▸ **WORK INSTRUCTIONS**:
Using the comment thread below, answer these:
(a) How many points does the comment from Mirodir@discuss.tchncs.de show?
(b) How many pictures does piecat@lemmy.world suggest generating at the start?
(c) What candy does Corkyskog@sh.itjust.works mention?

▸ **EXTRACTED TEXT**:
►

With the same requests.

[–] init@lemmy.ml 2 points 1 year ago

True, although I should have specified that I was talking about the computer generated models.

[–] Mirodir@discuss.tchncs.de 16 points 1 year ago

I'm guessing they just generate a bunch of pictures, pick the closest and fix the rest in photoshop.

Not like real models aren't already often photoshopped to (near) unrecognizability.

[–] qwertyWarlord@lemmy.world 2 points 1 year ago

I'm pretty sure that audience doesn't care if it's a little off ..

[–] Dkarma@lemmy.world -4 points 1 year ago (1 children)
[–] echodot@feddit.uk 1 points 1 year ago (1 children)

It still doesn't generate the same looking person every time it's just the same kind of style.

[–] piecat@lemmy.world 4 points 1 year ago (1 children)

You definitely can. Ie, generate 100 pictures and pick the ones that are very similar. Use those to train the concept of "ai lady XYZ" and then generate more and train more.

Keep repeating until the concept "ai lady xyz" is unique and self-consistent.

[–] Corkyskog@sh.itjust.works 1 points 1 year ago

Mmm.... recursive AI models, nearly as tasty as the recursiveness of the filling of a KitKat.

◄

▸ **RECORD EXTRACTS**:

►

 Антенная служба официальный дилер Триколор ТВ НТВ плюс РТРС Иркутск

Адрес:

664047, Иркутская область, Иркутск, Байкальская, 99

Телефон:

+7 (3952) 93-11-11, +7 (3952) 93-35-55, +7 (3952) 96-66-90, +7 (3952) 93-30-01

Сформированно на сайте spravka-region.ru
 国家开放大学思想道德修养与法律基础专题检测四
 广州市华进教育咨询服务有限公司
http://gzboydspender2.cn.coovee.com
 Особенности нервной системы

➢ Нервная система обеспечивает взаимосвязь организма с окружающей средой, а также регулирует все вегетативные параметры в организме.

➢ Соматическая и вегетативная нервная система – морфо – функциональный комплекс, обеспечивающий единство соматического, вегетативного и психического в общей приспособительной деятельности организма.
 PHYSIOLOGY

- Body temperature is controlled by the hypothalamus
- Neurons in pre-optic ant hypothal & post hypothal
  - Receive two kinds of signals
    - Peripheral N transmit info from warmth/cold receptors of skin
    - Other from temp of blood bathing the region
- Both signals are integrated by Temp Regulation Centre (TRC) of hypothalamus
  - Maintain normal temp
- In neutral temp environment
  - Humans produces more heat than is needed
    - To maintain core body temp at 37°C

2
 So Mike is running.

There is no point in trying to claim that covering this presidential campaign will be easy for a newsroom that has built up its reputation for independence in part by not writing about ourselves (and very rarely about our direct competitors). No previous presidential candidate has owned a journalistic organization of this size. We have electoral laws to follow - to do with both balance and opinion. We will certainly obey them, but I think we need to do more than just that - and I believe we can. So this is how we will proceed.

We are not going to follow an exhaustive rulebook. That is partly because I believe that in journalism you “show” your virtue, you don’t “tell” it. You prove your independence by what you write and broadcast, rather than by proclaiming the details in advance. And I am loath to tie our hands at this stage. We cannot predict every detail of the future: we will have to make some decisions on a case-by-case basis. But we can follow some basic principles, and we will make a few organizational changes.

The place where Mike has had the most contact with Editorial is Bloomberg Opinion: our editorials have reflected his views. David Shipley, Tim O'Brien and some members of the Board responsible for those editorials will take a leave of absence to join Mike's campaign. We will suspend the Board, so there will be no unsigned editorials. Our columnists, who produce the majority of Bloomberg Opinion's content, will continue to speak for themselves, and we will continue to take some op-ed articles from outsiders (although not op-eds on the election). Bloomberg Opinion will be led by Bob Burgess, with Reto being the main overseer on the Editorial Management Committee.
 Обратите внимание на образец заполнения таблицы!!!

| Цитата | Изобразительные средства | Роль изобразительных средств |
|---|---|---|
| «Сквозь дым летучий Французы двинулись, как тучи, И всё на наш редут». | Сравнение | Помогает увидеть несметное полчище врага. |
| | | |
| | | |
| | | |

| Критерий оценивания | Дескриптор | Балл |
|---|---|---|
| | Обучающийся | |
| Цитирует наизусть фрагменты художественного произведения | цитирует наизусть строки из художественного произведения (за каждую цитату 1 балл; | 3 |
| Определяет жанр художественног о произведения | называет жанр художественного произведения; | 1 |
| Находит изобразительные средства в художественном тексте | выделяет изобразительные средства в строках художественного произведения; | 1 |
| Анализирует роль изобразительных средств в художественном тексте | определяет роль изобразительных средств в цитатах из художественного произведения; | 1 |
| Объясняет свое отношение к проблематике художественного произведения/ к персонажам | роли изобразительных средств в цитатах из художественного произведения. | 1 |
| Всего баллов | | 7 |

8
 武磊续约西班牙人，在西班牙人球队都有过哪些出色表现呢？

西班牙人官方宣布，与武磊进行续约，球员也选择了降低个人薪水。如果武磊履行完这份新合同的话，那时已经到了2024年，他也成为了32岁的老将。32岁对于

◄

▸ **COMPLETED EXERCISE**:
(a) 16 points
(b) 100 pictures
(c) A KitKat